A study investigated the evolution of the use of "devil" (or as it is often spelled to represent the vernacular, divil) as part of a negation "Divil a one" (= "not a one") in Irish and Hiberno-English and traces the influence of language contact in this history. While it is found that multiple causes resulted in the development of the "devil" negation, the influences of substrate, superstrate, and universal factors are unequal. It is concluded that the principle of minimal necessity applies here: when substrate influence can be posited for the same structure in two or more language contact situations, and when this influence arises independently in at least one of the situations, the substrate is the primary causal factor in both, unless there is evidence that the structure could not have developed without a contribution from superstrate influence. contains 46 references. (Author/MSE)

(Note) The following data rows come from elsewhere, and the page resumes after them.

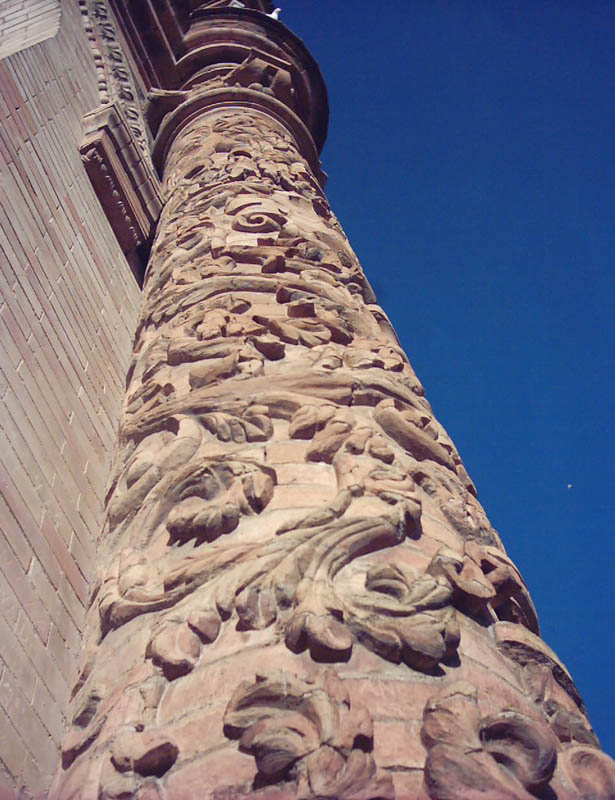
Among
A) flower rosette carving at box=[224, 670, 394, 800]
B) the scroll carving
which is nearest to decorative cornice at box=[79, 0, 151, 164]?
the scroll carving

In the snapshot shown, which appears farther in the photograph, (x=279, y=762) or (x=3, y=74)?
(x=3, y=74)

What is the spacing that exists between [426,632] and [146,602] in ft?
2.12

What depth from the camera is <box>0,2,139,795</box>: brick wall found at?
2.72 meters

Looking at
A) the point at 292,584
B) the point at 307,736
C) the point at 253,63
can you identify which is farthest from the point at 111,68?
the point at 307,736

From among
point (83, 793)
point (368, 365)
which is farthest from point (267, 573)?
point (368, 365)

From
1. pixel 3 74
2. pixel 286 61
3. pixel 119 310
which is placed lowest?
pixel 119 310

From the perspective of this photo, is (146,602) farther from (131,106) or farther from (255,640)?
(131,106)

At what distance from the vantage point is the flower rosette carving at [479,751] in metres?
1.30

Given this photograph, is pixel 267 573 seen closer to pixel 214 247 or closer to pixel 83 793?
pixel 83 793

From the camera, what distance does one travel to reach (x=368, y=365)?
2768mm

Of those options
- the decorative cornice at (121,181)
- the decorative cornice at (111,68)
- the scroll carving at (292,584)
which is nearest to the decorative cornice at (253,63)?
the decorative cornice at (121,181)

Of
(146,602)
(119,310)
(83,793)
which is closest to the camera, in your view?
(83,793)

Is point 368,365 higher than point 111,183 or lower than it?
lower

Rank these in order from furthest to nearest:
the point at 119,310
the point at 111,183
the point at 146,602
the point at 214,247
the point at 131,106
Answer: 1. the point at 131,106
2. the point at 111,183
3. the point at 119,310
4. the point at 214,247
5. the point at 146,602
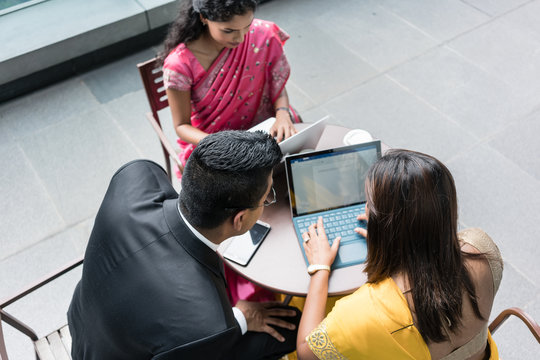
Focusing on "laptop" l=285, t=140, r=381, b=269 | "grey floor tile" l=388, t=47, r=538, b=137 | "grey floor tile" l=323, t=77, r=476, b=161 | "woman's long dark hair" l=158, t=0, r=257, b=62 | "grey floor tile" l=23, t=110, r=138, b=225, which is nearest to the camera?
"laptop" l=285, t=140, r=381, b=269

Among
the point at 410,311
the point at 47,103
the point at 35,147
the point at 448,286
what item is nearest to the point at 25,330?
the point at 410,311

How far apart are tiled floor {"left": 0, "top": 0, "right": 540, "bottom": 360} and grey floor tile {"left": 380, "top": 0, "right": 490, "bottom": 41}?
0.01 m

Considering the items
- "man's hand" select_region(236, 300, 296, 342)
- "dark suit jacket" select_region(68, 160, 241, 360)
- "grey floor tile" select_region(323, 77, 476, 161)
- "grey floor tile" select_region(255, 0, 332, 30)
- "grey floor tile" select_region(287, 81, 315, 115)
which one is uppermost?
"dark suit jacket" select_region(68, 160, 241, 360)

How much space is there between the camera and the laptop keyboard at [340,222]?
5.27 feet

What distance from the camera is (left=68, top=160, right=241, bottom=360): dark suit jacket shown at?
3.80 feet

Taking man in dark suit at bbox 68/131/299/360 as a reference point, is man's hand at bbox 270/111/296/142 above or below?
below

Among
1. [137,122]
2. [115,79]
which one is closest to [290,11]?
[115,79]

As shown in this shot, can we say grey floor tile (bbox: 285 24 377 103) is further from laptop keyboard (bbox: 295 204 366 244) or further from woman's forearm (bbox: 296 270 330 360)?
woman's forearm (bbox: 296 270 330 360)

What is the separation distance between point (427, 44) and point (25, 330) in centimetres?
307

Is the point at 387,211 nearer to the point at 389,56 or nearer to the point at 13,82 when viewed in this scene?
the point at 389,56

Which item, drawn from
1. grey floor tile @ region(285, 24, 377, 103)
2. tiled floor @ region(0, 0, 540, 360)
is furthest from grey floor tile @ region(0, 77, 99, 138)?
grey floor tile @ region(285, 24, 377, 103)

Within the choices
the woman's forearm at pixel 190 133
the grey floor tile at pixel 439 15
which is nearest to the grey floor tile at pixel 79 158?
the woman's forearm at pixel 190 133

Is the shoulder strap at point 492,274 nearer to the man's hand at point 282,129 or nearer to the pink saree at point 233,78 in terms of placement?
the man's hand at point 282,129

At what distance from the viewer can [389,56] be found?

Descriptors: Diachronic Linguistics, English, Foreign Countries, Irish, Language Research, Language Variation, Linguistic Theory, Negative Forms (Language), Regional Dialects, Uncommonly Taught Languages
Secretary, Centre for Language and Communication Studies, Trinity College, Dublin 2, Ireland.
Publication Type: Reports - Evaluative
Education Level: N/A
Authoring Institution: Trinity Coll., Dublin (Ireland). Centre for Language and Communication Studies.